INSTRUCTIONS FOR THE TASK
Copy each line from the entries that the word "STEPS" appears in.

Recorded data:
+ + + + +

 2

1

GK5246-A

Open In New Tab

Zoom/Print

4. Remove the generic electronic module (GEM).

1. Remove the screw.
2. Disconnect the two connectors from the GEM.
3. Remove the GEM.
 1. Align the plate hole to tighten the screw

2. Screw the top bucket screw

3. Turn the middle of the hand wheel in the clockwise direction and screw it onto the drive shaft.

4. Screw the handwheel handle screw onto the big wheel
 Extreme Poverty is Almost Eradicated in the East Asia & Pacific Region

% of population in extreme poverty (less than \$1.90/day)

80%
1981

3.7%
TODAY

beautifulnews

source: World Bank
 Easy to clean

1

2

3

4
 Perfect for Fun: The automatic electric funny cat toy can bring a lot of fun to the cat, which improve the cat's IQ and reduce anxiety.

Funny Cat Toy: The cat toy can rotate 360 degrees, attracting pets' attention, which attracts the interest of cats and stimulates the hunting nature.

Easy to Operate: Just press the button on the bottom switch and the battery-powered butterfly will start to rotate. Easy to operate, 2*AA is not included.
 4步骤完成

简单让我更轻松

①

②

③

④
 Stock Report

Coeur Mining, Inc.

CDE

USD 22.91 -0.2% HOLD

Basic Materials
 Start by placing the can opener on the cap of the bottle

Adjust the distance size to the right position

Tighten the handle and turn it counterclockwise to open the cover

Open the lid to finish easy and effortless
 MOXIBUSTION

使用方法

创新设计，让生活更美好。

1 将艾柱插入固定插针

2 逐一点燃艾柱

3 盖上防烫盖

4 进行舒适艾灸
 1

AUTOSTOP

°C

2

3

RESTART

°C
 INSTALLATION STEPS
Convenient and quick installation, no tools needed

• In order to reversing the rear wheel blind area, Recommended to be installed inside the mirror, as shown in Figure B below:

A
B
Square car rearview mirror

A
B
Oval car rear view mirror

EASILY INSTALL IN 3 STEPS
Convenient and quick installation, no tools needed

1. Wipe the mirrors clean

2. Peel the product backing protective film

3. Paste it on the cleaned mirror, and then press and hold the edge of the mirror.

+ + + + +

ANSWER BOX
 INSTALLATION STEPS
EASILY INSTALL IN 3 STEPS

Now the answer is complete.